#GOALS#

model_create
1. Connect to DataBase
2. Query for data
3. Read into DataFrame
    1. Keep only rows with data that will be used
    2. DateTime
    3. As-Is/Scale/Dummy
    4. Fill NaNs
    5. Shuffle
    6. Collect features that will be used to train the model
4. Train model

app
1. Accept address as input
2. Gather address data from DataFrame in step #3 of model_create
3. Adjust year and month to current date
4. model.predict

In [1]:
# Database connect
import psycopg2

# Numpy arrays
import numpy as np

# DataFrames
import pandas as pd
pd.set_option('display.max_columns', 500)

# Plotting
import matplotlib.pyplot as plt
%matplotlib inline
plt.style.use('ggplot')

# Models
from xgboost import XGBRegressor
from sklearn.linear_model import LinearRegression, Lasso, Ridge
from sklearn.ensemble import RandomForestRegressor, GradientBoostingRegressor
from sklearn.svm import SVR

# Cross validation
from sklearn.cross_validation import train_test_split, cross_val_score
from sklearn.ensemble.partial_dependence import plot_partial_dependence
from sklearn.model_selection import KFold, ShuffleSplit
from sklearn.metrics import mean_squared_error, mean_absolute_error, median_absolute_error, make_scorer
scorer_ = make_scorer(median_absolute_error)

# Preprocessing
from sklearn.preprocessing import StandardScaler
from sklearn.utils import shuffle

# Print Function
from pprint import pprint



model_create goal #1

In [90]:
db_info = {
    'user':'app_connect',
    'database':'real_estate_data',
    'host' : 'localhost',
    'port' : 5432,
    'password' : 'flying_horse536'
}
conn = psycopg2.connect(**db_info)
cur = conn.cursor()

model_create goal #2

In [91]:
def execute_query(q):
    ''' Execute an SQL query string (q) on the current connected database.
    '''
    conn.rollback()
    cur.execute(q)
    conn.commit()
    return cur.fetchall(), cur.description

In [92]:
query = '''
    SELECT *
    FROM sales_info s
    LEFT JOIN property_info p
    ON s.major = p.major AND s.minor = p.minor
    LEFT JOIN unit_breakdown u
    ON s.major = u.major and s.minor = u.minor
    ;
'''

model_create goal #3

In [93]:
# Get query result and description from the execute_query function
query_result, description = execute_query(query)
# description is a dict, with 'name' as one of the keys. Grab all names from the columns
column_names = [d.name for d in description]

In [94]:
# Read data from query result into a Pandas DataFrame.
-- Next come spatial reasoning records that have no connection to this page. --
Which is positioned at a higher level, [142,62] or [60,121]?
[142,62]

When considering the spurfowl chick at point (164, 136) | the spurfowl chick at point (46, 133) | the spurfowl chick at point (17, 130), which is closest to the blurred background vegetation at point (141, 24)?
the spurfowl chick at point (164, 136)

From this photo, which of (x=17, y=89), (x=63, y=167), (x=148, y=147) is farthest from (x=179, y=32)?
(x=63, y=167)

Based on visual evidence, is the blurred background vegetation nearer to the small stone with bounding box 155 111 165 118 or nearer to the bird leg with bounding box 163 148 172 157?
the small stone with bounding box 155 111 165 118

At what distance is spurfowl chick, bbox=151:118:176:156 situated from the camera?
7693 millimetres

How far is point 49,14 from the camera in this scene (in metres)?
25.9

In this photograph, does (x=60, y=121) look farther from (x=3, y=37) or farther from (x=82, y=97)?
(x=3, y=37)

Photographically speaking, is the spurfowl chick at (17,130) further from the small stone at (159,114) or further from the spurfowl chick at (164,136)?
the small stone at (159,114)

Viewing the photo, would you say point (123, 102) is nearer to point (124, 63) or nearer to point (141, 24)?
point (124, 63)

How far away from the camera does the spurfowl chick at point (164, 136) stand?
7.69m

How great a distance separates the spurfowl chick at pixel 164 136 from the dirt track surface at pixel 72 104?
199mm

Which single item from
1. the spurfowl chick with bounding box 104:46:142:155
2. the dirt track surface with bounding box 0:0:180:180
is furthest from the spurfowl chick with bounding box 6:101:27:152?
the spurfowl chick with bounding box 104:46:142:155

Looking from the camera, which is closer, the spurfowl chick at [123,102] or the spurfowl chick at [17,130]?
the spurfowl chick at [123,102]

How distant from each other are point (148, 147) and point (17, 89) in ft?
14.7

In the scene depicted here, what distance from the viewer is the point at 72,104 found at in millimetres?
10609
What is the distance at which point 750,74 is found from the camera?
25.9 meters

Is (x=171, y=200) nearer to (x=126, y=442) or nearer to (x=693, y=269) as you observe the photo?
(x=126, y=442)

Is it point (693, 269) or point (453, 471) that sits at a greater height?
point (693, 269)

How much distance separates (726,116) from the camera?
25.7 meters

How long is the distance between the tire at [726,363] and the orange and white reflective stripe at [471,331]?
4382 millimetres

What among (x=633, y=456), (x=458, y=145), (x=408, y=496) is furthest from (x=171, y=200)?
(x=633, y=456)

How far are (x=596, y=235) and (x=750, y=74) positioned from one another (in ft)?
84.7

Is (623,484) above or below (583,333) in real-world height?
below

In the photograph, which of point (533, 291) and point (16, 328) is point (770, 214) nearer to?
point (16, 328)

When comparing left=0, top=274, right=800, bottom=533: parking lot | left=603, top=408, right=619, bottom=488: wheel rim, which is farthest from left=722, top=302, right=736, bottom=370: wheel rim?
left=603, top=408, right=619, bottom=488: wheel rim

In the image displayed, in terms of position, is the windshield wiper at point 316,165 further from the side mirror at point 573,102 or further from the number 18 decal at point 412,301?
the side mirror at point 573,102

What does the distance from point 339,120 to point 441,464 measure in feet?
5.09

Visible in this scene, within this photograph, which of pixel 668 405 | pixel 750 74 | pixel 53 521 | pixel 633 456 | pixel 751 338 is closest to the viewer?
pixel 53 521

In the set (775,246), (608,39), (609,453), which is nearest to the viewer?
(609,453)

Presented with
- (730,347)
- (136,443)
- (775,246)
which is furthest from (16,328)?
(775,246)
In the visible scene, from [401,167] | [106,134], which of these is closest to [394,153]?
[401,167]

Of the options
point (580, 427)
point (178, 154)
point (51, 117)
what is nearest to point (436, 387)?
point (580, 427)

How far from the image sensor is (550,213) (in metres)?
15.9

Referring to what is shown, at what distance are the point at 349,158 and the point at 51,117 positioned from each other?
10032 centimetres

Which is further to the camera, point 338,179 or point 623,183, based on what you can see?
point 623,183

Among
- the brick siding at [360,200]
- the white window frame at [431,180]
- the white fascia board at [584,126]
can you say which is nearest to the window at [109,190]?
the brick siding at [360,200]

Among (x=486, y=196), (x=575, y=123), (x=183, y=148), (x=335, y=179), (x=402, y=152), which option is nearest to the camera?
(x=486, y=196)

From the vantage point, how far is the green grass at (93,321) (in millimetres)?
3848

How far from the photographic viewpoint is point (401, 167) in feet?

Column names are gathered from the description
df = pd.DataFrame(query_result, columns=column_names)

model_create goal #3.B

In [95]:
# Change 'DocumentDate' to DateTime
df['document_date'] = pd.to_datetime(df['document_date'])
# Get SaleYear and SaleMonth columns out of the DateTime object
df['sale_year'] = pd.DatetimeIndex(df['document_date']).year
#df['sale_year'] -= df['sale_year'].min()
df['sale_month'] = pd.DatetimeIndex(df['document_date']).month

model_create goal #3.A

In [96]:
def filter_df(keep_values, col_name, df):
    '''Filters out rows from df[col_name] that are NOT in keep_values
    '''
    mask = df[col_name].isin(keep_values)
    return df[mask]

In [97]:
'''
PrincipalUse value of 6 represents Residential buildings
Keep only sales with PrincipalUse value of 6
'''
principal_use_keep_values = [6]
df = filter_df(keep_values=principal_use_keep_values, col_name='principal_use', df=df)

'''
PropertyType value of 1 represents Land Only
PropertyType value of 2 represents Land with New Building
PropertyType value of 3 represents Land with Previously Used Building
Keep only sales with PropertyType value in [1, 2, 3]
'''
property_type_keep_values = [1, 2, 3]
df = filter_df(property_type_keep_values, 'property_type', df)

'''
SaleInstrument value of 3 represents a Statutory Warranty Deed
By using this deed, the seller promises the buyer 
1. The seller is the owner of the property and has the right to sell it
2. No one else is possessing the property
3. There are no encumbrances against the property
4. No one with a better claim to the property will interfere with the transferee’s rights
5. The seller will defend certain claims regarding title to the property
'''
sale_instrument_keep_values = [3]
df = filter_df(sale_instrument_keep_values, 'sale_instrument', df)

'''
Remove years before 1995
'''
df = df[df['sale_year'] > 1994]

# Testing specific years
#df = df[df['sale_year'] > 2011]

In [80]:
df.sale_year.value_counts().reset_index().sort_values(by='index')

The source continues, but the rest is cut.